Con la canna da cm 66 l’ultimo nato di casa Benelli si attesta intorno ai 2.570 grammi, peso davvero ridotto per un semiautomatico camerato 20 magnum che resta in grado di sparare qualsiasi tipo di munizione a norma CIP con un’energia cinetica a un metro dalla volata non inferiore a kgm 190 e di tollerare una dieta esclusivamente a base delle magnum più prestanti che si possano trovare sul mercato senza fare una piega.
Come ogni buon semiautomatico da caccia di casa Benelli può avere solo la chiusura geometrica a svincolo inerziale, ma il gruppo di otturazione dell’Ethos 20, come quello del suo fratello maggiore calibro 12 ha una marcia in più rispetto alla concorrenza. Infatti il sistema di chiusura innovativo già presente su Raffaello ed Ethos calibro 12 consente di accompagnare manualmente e silenziosamente il gruppo di otturazione.
L’otturatore “senza rumore” fa parte ormai del Benelli Inertial System, che come noto comprende anche gruppo di scatto a geometria variabile, grazie al quale è possibile coniugare sicurezza con caratteristiche e prevedibilità dello scatto. E il Benelli System dei nuovi Raffello/Ethos oggi comprende anche il dente di ritegno delle cartucce nel tubo serbatoio che rende più agevole il caricamento e favorisce lo scaricamento del fucile senza necessità di far passare le cartucce dalla camera. Unite il tutto a un tubo serbatoio senza la minima asperità interna e ad una molla “giusta” ed avrete anche per l’Ethos 20 la “ricetta” del fucile che si carica e scarica con grande facilità.

Dati forniti:
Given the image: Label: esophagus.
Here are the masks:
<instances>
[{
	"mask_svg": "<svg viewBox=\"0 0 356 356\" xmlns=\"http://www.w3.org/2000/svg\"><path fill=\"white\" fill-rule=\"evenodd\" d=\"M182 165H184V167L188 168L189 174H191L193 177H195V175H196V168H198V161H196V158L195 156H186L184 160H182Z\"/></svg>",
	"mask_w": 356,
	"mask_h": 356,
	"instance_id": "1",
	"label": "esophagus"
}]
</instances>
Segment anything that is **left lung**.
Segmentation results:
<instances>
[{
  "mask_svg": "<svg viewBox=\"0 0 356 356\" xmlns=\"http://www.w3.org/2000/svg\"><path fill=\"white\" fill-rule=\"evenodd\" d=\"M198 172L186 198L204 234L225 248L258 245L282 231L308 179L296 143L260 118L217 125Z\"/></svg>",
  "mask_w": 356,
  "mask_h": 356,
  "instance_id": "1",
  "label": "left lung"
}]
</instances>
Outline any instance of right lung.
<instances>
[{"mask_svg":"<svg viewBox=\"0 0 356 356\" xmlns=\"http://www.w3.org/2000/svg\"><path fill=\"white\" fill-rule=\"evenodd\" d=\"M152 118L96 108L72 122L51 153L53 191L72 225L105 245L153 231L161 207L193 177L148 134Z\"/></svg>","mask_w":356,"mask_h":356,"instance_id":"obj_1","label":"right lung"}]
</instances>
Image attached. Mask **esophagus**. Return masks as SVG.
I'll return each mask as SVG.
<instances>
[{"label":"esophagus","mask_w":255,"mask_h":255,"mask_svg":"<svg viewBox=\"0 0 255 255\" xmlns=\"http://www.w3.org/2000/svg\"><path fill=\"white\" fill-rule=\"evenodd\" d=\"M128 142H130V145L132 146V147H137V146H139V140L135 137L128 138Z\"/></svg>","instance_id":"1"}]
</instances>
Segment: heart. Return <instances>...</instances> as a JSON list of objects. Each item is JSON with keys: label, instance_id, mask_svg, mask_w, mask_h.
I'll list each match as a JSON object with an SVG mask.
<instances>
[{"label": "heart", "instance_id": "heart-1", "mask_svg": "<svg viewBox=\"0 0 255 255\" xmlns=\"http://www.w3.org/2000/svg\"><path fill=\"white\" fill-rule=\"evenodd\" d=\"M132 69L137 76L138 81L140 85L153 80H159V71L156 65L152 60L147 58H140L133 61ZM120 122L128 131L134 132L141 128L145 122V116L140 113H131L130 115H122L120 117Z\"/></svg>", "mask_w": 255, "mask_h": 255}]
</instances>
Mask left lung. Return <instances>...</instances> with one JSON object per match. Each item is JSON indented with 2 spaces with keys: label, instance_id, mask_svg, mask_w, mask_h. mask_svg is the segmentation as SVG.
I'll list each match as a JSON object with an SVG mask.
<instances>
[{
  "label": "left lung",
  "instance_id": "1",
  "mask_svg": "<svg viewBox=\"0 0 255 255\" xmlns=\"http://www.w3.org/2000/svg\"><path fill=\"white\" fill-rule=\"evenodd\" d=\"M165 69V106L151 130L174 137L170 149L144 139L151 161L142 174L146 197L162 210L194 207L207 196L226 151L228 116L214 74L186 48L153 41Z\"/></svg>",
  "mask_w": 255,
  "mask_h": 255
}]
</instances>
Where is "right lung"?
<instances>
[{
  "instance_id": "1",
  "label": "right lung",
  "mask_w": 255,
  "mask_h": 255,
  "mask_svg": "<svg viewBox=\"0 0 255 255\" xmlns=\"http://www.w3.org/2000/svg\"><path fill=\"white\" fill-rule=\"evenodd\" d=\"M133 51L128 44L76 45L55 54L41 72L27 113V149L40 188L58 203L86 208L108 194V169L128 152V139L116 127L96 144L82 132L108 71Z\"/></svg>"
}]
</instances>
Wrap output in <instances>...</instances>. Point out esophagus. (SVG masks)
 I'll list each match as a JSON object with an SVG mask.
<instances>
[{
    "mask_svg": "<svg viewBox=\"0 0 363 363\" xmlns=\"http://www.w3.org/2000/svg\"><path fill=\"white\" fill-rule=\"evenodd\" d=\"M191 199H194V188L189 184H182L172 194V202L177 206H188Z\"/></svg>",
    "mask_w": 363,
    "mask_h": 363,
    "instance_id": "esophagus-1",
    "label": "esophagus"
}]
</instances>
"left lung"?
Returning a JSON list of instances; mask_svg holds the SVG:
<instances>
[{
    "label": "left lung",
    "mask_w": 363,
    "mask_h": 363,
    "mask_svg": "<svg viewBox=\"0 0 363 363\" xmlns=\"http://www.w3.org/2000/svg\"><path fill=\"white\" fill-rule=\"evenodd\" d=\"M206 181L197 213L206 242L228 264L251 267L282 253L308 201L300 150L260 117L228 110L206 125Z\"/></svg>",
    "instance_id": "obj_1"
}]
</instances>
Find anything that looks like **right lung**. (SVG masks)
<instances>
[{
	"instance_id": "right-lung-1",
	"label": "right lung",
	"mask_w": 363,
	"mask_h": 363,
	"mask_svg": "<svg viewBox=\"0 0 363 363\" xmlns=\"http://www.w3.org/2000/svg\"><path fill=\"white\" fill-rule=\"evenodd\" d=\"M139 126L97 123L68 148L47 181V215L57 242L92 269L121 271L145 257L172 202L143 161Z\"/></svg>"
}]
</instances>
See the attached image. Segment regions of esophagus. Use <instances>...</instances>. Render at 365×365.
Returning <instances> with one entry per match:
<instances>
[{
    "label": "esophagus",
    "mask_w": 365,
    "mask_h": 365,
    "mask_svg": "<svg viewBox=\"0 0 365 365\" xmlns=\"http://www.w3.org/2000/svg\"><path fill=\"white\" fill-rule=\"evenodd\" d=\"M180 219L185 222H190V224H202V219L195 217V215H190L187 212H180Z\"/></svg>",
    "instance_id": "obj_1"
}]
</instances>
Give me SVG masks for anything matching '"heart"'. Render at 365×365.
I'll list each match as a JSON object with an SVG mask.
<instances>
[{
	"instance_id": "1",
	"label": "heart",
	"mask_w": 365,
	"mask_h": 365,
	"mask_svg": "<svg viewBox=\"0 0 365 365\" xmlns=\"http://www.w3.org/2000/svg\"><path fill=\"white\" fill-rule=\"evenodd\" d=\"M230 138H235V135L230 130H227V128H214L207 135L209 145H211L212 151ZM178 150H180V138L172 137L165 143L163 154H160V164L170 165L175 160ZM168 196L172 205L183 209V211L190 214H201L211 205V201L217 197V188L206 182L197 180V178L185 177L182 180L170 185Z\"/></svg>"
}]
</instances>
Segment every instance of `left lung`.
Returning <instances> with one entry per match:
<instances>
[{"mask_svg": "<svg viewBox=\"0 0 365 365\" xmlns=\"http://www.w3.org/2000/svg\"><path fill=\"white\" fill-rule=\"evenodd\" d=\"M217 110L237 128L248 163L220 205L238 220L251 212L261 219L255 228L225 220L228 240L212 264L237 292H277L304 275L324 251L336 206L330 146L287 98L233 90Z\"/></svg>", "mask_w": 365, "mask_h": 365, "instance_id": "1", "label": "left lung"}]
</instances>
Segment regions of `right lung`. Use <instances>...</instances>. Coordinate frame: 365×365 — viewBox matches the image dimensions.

Consegna: Secondo il documento sul semiautomatico Benelli, quanto pesa l'Ethos 20 con la canna da 66 cm? Le righe sono materiale separato e non hanno legami con il documento.

La risposta: Circa 2.570 grammi.